In a project supported by the collaborative research center Forces in Biomolecular Systems (SFB 863), we are developing a single-molecule nanomanipulation platform to study replisome dynamics under topological stress conditions. These studies will clarify the intrinsic ability of the replisome to cope with torsional strain, the effect of torsional strain on replisome integrity, and fork rotation dynamics.
Single Molecule Imaging
Classical biochemical methods have provided tremendous insight into the basic factors and mechanisms of DNA replication. However, these methods are fundamentally limited by ensemble averaging, which obscures differences within a population. Gaining access to a more detailed molecular understanding of replisome dynamics depends on the development and implementation of novel imaging approaches.

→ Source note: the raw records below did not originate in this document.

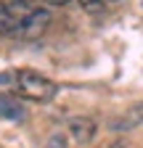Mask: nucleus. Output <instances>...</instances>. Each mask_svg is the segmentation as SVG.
<instances>
[{
	"mask_svg": "<svg viewBox=\"0 0 143 148\" xmlns=\"http://www.w3.org/2000/svg\"><path fill=\"white\" fill-rule=\"evenodd\" d=\"M77 3H80V8L90 11V13H98V11H103V0H77Z\"/></svg>",
	"mask_w": 143,
	"mask_h": 148,
	"instance_id": "obj_6",
	"label": "nucleus"
},
{
	"mask_svg": "<svg viewBox=\"0 0 143 148\" xmlns=\"http://www.w3.org/2000/svg\"><path fill=\"white\" fill-rule=\"evenodd\" d=\"M50 11L48 8H32L29 11V16L24 18V21L19 24V37H24V40H34V37H40L45 29H48V24H50Z\"/></svg>",
	"mask_w": 143,
	"mask_h": 148,
	"instance_id": "obj_2",
	"label": "nucleus"
},
{
	"mask_svg": "<svg viewBox=\"0 0 143 148\" xmlns=\"http://www.w3.org/2000/svg\"><path fill=\"white\" fill-rule=\"evenodd\" d=\"M13 3H16V0H0V5H6V8H8V5H13Z\"/></svg>",
	"mask_w": 143,
	"mask_h": 148,
	"instance_id": "obj_9",
	"label": "nucleus"
},
{
	"mask_svg": "<svg viewBox=\"0 0 143 148\" xmlns=\"http://www.w3.org/2000/svg\"><path fill=\"white\" fill-rule=\"evenodd\" d=\"M0 119L6 122H24L27 119V106L11 95V92H0Z\"/></svg>",
	"mask_w": 143,
	"mask_h": 148,
	"instance_id": "obj_3",
	"label": "nucleus"
},
{
	"mask_svg": "<svg viewBox=\"0 0 143 148\" xmlns=\"http://www.w3.org/2000/svg\"><path fill=\"white\" fill-rule=\"evenodd\" d=\"M27 3H32V0H27Z\"/></svg>",
	"mask_w": 143,
	"mask_h": 148,
	"instance_id": "obj_11",
	"label": "nucleus"
},
{
	"mask_svg": "<svg viewBox=\"0 0 143 148\" xmlns=\"http://www.w3.org/2000/svg\"><path fill=\"white\" fill-rule=\"evenodd\" d=\"M48 5H64V3H69V0H45Z\"/></svg>",
	"mask_w": 143,
	"mask_h": 148,
	"instance_id": "obj_8",
	"label": "nucleus"
},
{
	"mask_svg": "<svg viewBox=\"0 0 143 148\" xmlns=\"http://www.w3.org/2000/svg\"><path fill=\"white\" fill-rule=\"evenodd\" d=\"M96 122L90 119V116H80V119H72L69 122V135H72V140H74L77 145H87L93 138H96Z\"/></svg>",
	"mask_w": 143,
	"mask_h": 148,
	"instance_id": "obj_4",
	"label": "nucleus"
},
{
	"mask_svg": "<svg viewBox=\"0 0 143 148\" xmlns=\"http://www.w3.org/2000/svg\"><path fill=\"white\" fill-rule=\"evenodd\" d=\"M48 148H66V145H64V135H53V138L48 140Z\"/></svg>",
	"mask_w": 143,
	"mask_h": 148,
	"instance_id": "obj_7",
	"label": "nucleus"
},
{
	"mask_svg": "<svg viewBox=\"0 0 143 148\" xmlns=\"http://www.w3.org/2000/svg\"><path fill=\"white\" fill-rule=\"evenodd\" d=\"M16 32H19L16 18L11 16V11L6 5H0V37H3V34H16Z\"/></svg>",
	"mask_w": 143,
	"mask_h": 148,
	"instance_id": "obj_5",
	"label": "nucleus"
},
{
	"mask_svg": "<svg viewBox=\"0 0 143 148\" xmlns=\"http://www.w3.org/2000/svg\"><path fill=\"white\" fill-rule=\"evenodd\" d=\"M16 90H19V95L29 98V101H37V103H45L50 101L53 95H56V82H50L48 77H43V74L32 71V69H21L16 71Z\"/></svg>",
	"mask_w": 143,
	"mask_h": 148,
	"instance_id": "obj_1",
	"label": "nucleus"
},
{
	"mask_svg": "<svg viewBox=\"0 0 143 148\" xmlns=\"http://www.w3.org/2000/svg\"><path fill=\"white\" fill-rule=\"evenodd\" d=\"M111 148H124V143H122V140H117V143H114Z\"/></svg>",
	"mask_w": 143,
	"mask_h": 148,
	"instance_id": "obj_10",
	"label": "nucleus"
}]
</instances>
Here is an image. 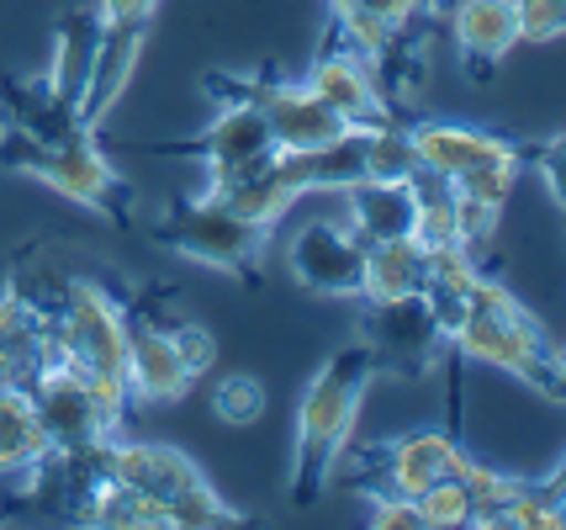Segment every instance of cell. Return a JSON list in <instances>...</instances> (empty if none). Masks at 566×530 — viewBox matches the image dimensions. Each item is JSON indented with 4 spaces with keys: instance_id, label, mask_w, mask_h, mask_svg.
I'll return each mask as SVG.
<instances>
[{
    "instance_id": "6da1fadb",
    "label": "cell",
    "mask_w": 566,
    "mask_h": 530,
    "mask_svg": "<svg viewBox=\"0 0 566 530\" xmlns=\"http://www.w3.org/2000/svg\"><path fill=\"white\" fill-rule=\"evenodd\" d=\"M381 372V355L370 340H355L307 382L296 408V446H292V505L307 509L323 493L328 472L345 461L349 435L360 425L370 382Z\"/></svg>"
},
{
    "instance_id": "7a4b0ae2",
    "label": "cell",
    "mask_w": 566,
    "mask_h": 530,
    "mask_svg": "<svg viewBox=\"0 0 566 530\" xmlns=\"http://www.w3.org/2000/svg\"><path fill=\"white\" fill-rule=\"evenodd\" d=\"M49 313V355L70 361L74 372L85 377L91 398H96L106 429L117 435L127 419V319L117 313V303L101 292L96 281L70 277L59 287V303L43 308Z\"/></svg>"
},
{
    "instance_id": "3957f363",
    "label": "cell",
    "mask_w": 566,
    "mask_h": 530,
    "mask_svg": "<svg viewBox=\"0 0 566 530\" xmlns=\"http://www.w3.org/2000/svg\"><path fill=\"white\" fill-rule=\"evenodd\" d=\"M461 355L482 361V366H497L509 377L530 382L545 398H562V351L556 340L545 334V324L518 303L514 292L497 277L476 271L467 287V313H461V329L450 340Z\"/></svg>"
},
{
    "instance_id": "277c9868",
    "label": "cell",
    "mask_w": 566,
    "mask_h": 530,
    "mask_svg": "<svg viewBox=\"0 0 566 530\" xmlns=\"http://www.w3.org/2000/svg\"><path fill=\"white\" fill-rule=\"evenodd\" d=\"M0 165L38 176L64 202L91 207L106 224H133V186H127L112 159L96 149V133H70V138H38L27 127H0Z\"/></svg>"
},
{
    "instance_id": "5b68a950",
    "label": "cell",
    "mask_w": 566,
    "mask_h": 530,
    "mask_svg": "<svg viewBox=\"0 0 566 530\" xmlns=\"http://www.w3.org/2000/svg\"><path fill=\"white\" fill-rule=\"evenodd\" d=\"M154 239L165 245L180 260H197V266H212V271H239L244 281H260V254H265V239L271 228L249 224L244 212H233L218 197H197V202L170 207V218L154 228Z\"/></svg>"
},
{
    "instance_id": "8992f818",
    "label": "cell",
    "mask_w": 566,
    "mask_h": 530,
    "mask_svg": "<svg viewBox=\"0 0 566 530\" xmlns=\"http://www.w3.org/2000/svg\"><path fill=\"white\" fill-rule=\"evenodd\" d=\"M22 387H27V404L38 414L43 435H49L53 456L85 451V446H96V440L112 435L106 419H101L96 398H91V387H85V377L74 372L70 361H59V355L38 361V372H32Z\"/></svg>"
},
{
    "instance_id": "52a82bcc",
    "label": "cell",
    "mask_w": 566,
    "mask_h": 530,
    "mask_svg": "<svg viewBox=\"0 0 566 530\" xmlns=\"http://www.w3.org/2000/svg\"><path fill=\"white\" fill-rule=\"evenodd\" d=\"M148 32H154V22H101L96 59H91L80 106H74V127H80V133H96V127L117 112V102L127 96V85H133L138 64H144Z\"/></svg>"
},
{
    "instance_id": "ba28073f",
    "label": "cell",
    "mask_w": 566,
    "mask_h": 530,
    "mask_svg": "<svg viewBox=\"0 0 566 530\" xmlns=\"http://www.w3.org/2000/svg\"><path fill=\"white\" fill-rule=\"evenodd\" d=\"M249 102L260 106L275 149H318L349 133L345 117L318 91H307V80H249Z\"/></svg>"
},
{
    "instance_id": "9c48e42d",
    "label": "cell",
    "mask_w": 566,
    "mask_h": 530,
    "mask_svg": "<svg viewBox=\"0 0 566 530\" xmlns=\"http://www.w3.org/2000/svg\"><path fill=\"white\" fill-rule=\"evenodd\" d=\"M101 472L112 482H123V488H133V493L154 499L159 509H170L180 493H191L197 482H207L186 451L159 446V440H117V435L101 440Z\"/></svg>"
},
{
    "instance_id": "30bf717a",
    "label": "cell",
    "mask_w": 566,
    "mask_h": 530,
    "mask_svg": "<svg viewBox=\"0 0 566 530\" xmlns=\"http://www.w3.org/2000/svg\"><path fill=\"white\" fill-rule=\"evenodd\" d=\"M360 260H366V245L334 218L307 224L286 250L292 277L318 298H360Z\"/></svg>"
},
{
    "instance_id": "8fae6325",
    "label": "cell",
    "mask_w": 566,
    "mask_h": 530,
    "mask_svg": "<svg viewBox=\"0 0 566 530\" xmlns=\"http://www.w3.org/2000/svg\"><path fill=\"white\" fill-rule=\"evenodd\" d=\"M275 149L271 127L260 117V106L254 102H222V112L207 123L201 138L191 144H165V149L154 154H170V159H201L207 165V180L212 176H233V170H244L254 159H265Z\"/></svg>"
},
{
    "instance_id": "7c38bea8",
    "label": "cell",
    "mask_w": 566,
    "mask_h": 530,
    "mask_svg": "<svg viewBox=\"0 0 566 530\" xmlns=\"http://www.w3.org/2000/svg\"><path fill=\"white\" fill-rule=\"evenodd\" d=\"M408 138H413L419 165H429L444 180H461L471 170H482V165H524L518 144H509L503 133H488V127H471V123H440V117H429V123L408 127Z\"/></svg>"
},
{
    "instance_id": "4fadbf2b",
    "label": "cell",
    "mask_w": 566,
    "mask_h": 530,
    "mask_svg": "<svg viewBox=\"0 0 566 530\" xmlns=\"http://www.w3.org/2000/svg\"><path fill=\"white\" fill-rule=\"evenodd\" d=\"M370 456H376V478H381V488H370V493L419 499L429 482L450 478L467 451H461V440L444 435V429H413V435H397L387 446H376Z\"/></svg>"
},
{
    "instance_id": "5bb4252c",
    "label": "cell",
    "mask_w": 566,
    "mask_h": 530,
    "mask_svg": "<svg viewBox=\"0 0 566 530\" xmlns=\"http://www.w3.org/2000/svg\"><path fill=\"white\" fill-rule=\"evenodd\" d=\"M307 91H318L323 102L334 106L349 127H381V123H402L397 106L381 96L376 70H370L360 53L349 49H328L318 53V64L307 70Z\"/></svg>"
},
{
    "instance_id": "9a60e30c",
    "label": "cell",
    "mask_w": 566,
    "mask_h": 530,
    "mask_svg": "<svg viewBox=\"0 0 566 530\" xmlns=\"http://www.w3.org/2000/svg\"><path fill=\"white\" fill-rule=\"evenodd\" d=\"M127 398L133 404H175L180 393H191V366L180 361L170 329L127 319Z\"/></svg>"
},
{
    "instance_id": "2e32d148",
    "label": "cell",
    "mask_w": 566,
    "mask_h": 530,
    "mask_svg": "<svg viewBox=\"0 0 566 530\" xmlns=\"http://www.w3.org/2000/svg\"><path fill=\"white\" fill-rule=\"evenodd\" d=\"M450 38L467 59L471 80L497 75V64L518 49L514 0H455L450 6Z\"/></svg>"
},
{
    "instance_id": "e0dca14e",
    "label": "cell",
    "mask_w": 566,
    "mask_h": 530,
    "mask_svg": "<svg viewBox=\"0 0 566 530\" xmlns=\"http://www.w3.org/2000/svg\"><path fill=\"white\" fill-rule=\"evenodd\" d=\"M345 197V228L360 245L413 239V186L408 180H355Z\"/></svg>"
},
{
    "instance_id": "ac0fdd59",
    "label": "cell",
    "mask_w": 566,
    "mask_h": 530,
    "mask_svg": "<svg viewBox=\"0 0 566 530\" xmlns=\"http://www.w3.org/2000/svg\"><path fill=\"white\" fill-rule=\"evenodd\" d=\"M96 38H101L96 11H64V17H59V32H53V70H49V80H43V91H49V102L64 106L70 117H74V106H80L85 75H91Z\"/></svg>"
},
{
    "instance_id": "d6986e66",
    "label": "cell",
    "mask_w": 566,
    "mask_h": 530,
    "mask_svg": "<svg viewBox=\"0 0 566 530\" xmlns=\"http://www.w3.org/2000/svg\"><path fill=\"white\" fill-rule=\"evenodd\" d=\"M423 281H429V250H423L419 239L366 245V260H360V298L366 303L423 298Z\"/></svg>"
},
{
    "instance_id": "ffe728a7",
    "label": "cell",
    "mask_w": 566,
    "mask_h": 530,
    "mask_svg": "<svg viewBox=\"0 0 566 530\" xmlns=\"http://www.w3.org/2000/svg\"><path fill=\"white\" fill-rule=\"evenodd\" d=\"M49 361V313L17 292L0 298V387H22Z\"/></svg>"
},
{
    "instance_id": "44dd1931",
    "label": "cell",
    "mask_w": 566,
    "mask_h": 530,
    "mask_svg": "<svg viewBox=\"0 0 566 530\" xmlns=\"http://www.w3.org/2000/svg\"><path fill=\"white\" fill-rule=\"evenodd\" d=\"M370 308H376L370 313V345H376V355H408L419 366V361H429L434 345H444L423 298H397V303H370Z\"/></svg>"
},
{
    "instance_id": "7402d4cb",
    "label": "cell",
    "mask_w": 566,
    "mask_h": 530,
    "mask_svg": "<svg viewBox=\"0 0 566 530\" xmlns=\"http://www.w3.org/2000/svg\"><path fill=\"white\" fill-rule=\"evenodd\" d=\"M43 461H53V446L27 404V387H0V478L38 472Z\"/></svg>"
},
{
    "instance_id": "603a6c76",
    "label": "cell",
    "mask_w": 566,
    "mask_h": 530,
    "mask_svg": "<svg viewBox=\"0 0 566 530\" xmlns=\"http://www.w3.org/2000/svg\"><path fill=\"white\" fill-rule=\"evenodd\" d=\"M514 526V530H556L562 526V482L551 472V482H518V493L493 515V530Z\"/></svg>"
},
{
    "instance_id": "cb8c5ba5",
    "label": "cell",
    "mask_w": 566,
    "mask_h": 530,
    "mask_svg": "<svg viewBox=\"0 0 566 530\" xmlns=\"http://www.w3.org/2000/svg\"><path fill=\"white\" fill-rule=\"evenodd\" d=\"M419 170V154L402 123H381L366 127V176L360 180H408Z\"/></svg>"
},
{
    "instance_id": "d4e9b609",
    "label": "cell",
    "mask_w": 566,
    "mask_h": 530,
    "mask_svg": "<svg viewBox=\"0 0 566 530\" xmlns=\"http://www.w3.org/2000/svg\"><path fill=\"white\" fill-rule=\"evenodd\" d=\"M413 509H419V526L423 530H461V526H471V493H467V482L455 478H440V482H429L419 499H413Z\"/></svg>"
},
{
    "instance_id": "484cf974",
    "label": "cell",
    "mask_w": 566,
    "mask_h": 530,
    "mask_svg": "<svg viewBox=\"0 0 566 530\" xmlns=\"http://www.w3.org/2000/svg\"><path fill=\"white\" fill-rule=\"evenodd\" d=\"M170 526H180V530H212V526H244V515L239 509H228L222 505V493L212 488V482H197L191 493H180L170 509Z\"/></svg>"
},
{
    "instance_id": "4316f807",
    "label": "cell",
    "mask_w": 566,
    "mask_h": 530,
    "mask_svg": "<svg viewBox=\"0 0 566 530\" xmlns=\"http://www.w3.org/2000/svg\"><path fill=\"white\" fill-rule=\"evenodd\" d=\"M212 408H218L222 425H254L260 414H265V387L244 372H233V377H218L212 387Z\"/></svg>"
},
{
    "instance_id": "83f0119b",
    "label": "cell",
    "mask_w": 566,
    "mask_h": 530,
    "mask_svg": "<svg viewBox=\"0 0 566 530\" xmlns=\"http://www.w3.org/2000/svg\"><path fill=\"white\" fill-rule=\"evenodd\" d=\"M497 218H503V207L476 202L467 191H455V233H461V250L467 254L482 260V250L493 245V233H497Z\"/></svg>"
},
{
    "instance_id": "f1b7e54d",
    "label": "cell",
    "mask_w": 566,
    "mask_h": 530,
    "mask_svg": "<svg viewBox=\"0 0 566 530\" xmlns=\"http://www.w3.org/2000/svg\"><path fill=\"white\" fill-rule=\"evenodd\" d=\"M518 43H556L566 32V0H514Z\"/></svg>"
},
{
    "instance_id": "f546056e",
    "label": "cell",
    "mask_w": 566,
    "mask_h": 530,
    "mask_svg": "<svg viewBox=\"0 0 566 530\" xmlns=\"http://www.w3.org/2000/svg\"><path fill=\"white\" fill-rule=\"evenodd\" d=\"M518 170H524V165H482V170H471V176H461V180H450V186H455V191H467V197H476V202L503 207L509 197H514Z\"/></svg>"
},
{
    "instance_id": "4dcf8cb0",
    "label": "cell",
    "mask_w": 566,
    "mask_h": 530,
    "mask_svg": "<svg viewBox=\"0 0 566 530\" xmlns=\"http://www.w3.org/2000/svg\"><path fill=\"white\" fill-rule=\"evenodd\" d=\"M334 22H349V17H381L392 27H413L423 17L419 0H328Z\"/></svg>"
},
{
    "instance_id": "1f68e13d",
    "label": "cell",
    "mask_w": 566,
    "mask_h": 530,
    "mask_svg": "<svg viewBox=\"0 0 566 530\" xmlns=\"http://www.w3.org/2000/svg\"><path fill=\"white\" fill-rule=\"evenodd\" d=\"M170 340H175V351H180V361L191 366V377H207V372H212V361H218V340H212V329L191 324V319H175Z\"/></svg>"
},
{
    "instance_id": "d6a6232c",
    "label": "cell",
    "mask_w": 566,
    "mask_h": 530,
    "mask_svg": "<svg viewBox=\"0 0 566 530\" xmlns=\"http://www.w3.org/2000/svg\"><path fill=\"white\" fill-rule=\"evenodd\" d=\"M366 526L370 530H423L413 499H402V493H370V520Z\"/></svg>"
},
{
    "instance_id": "836d02e7",
    "label": "cell",
    "mask_w": 566,
    "mask_h": 530,
    "mask_svg": "<svg viewBox=\"0 0 566 530\" xmlns=\"http://www.w3.org/2000/svg\"><path fill=\"white\" fill-rule=\"evenodd\" d=\"M159 0H96L101 22H154Z\"/></svg>"
},
{
    "instance_id": "e575fe53",
    "label": "cell",
    "mask_w": 566,
    "mask_h": 530,
    "mask_svg": "<svg viewBox=\"0 0 566 530\" xmlns=\"http://www.w3.org/2000/svg\"><path fill=\"white\" fill-rule=\"evenodd\" d=\"M541 170H545V186H551V197L562 202V144H551V149H545Z\"/></svg>"
},
{
    "instance_id": "d590c367",
    "label": "cell",
    "mask_w": 566,
    "mask_h": 530,
    "mask_svg": "<svg viewBox=\"0 0 566 530\" xmlns=\"http://www.w3.org/2000/svg\"><path fill=\"white\" fill-rule=\"evenodd\" d=\"M419 6H423V11H434V6H444V0H419Z\"/></svg>"
}]
</instances>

We employ cutting-edge single-molecule imaging approaches that provide high spatial and temporal resolution to study the dynamics of single replisomes in real-time. To study the coordination of daughter-strand synthesis, we use a multidimensional DNA flow-stretching assay in which a flow through a flowcell applies a force on individual surface immobilized DNA substrates. We then directly track replication fork progression either using micron-sized beads attached at the DNA ends or by fluorescence staining. Using co-localization single-molecule spectroscopy with fluorescently labeled replisome components reveals the distribution of individual factors in and around the replication fork as well as their exchange dynamics.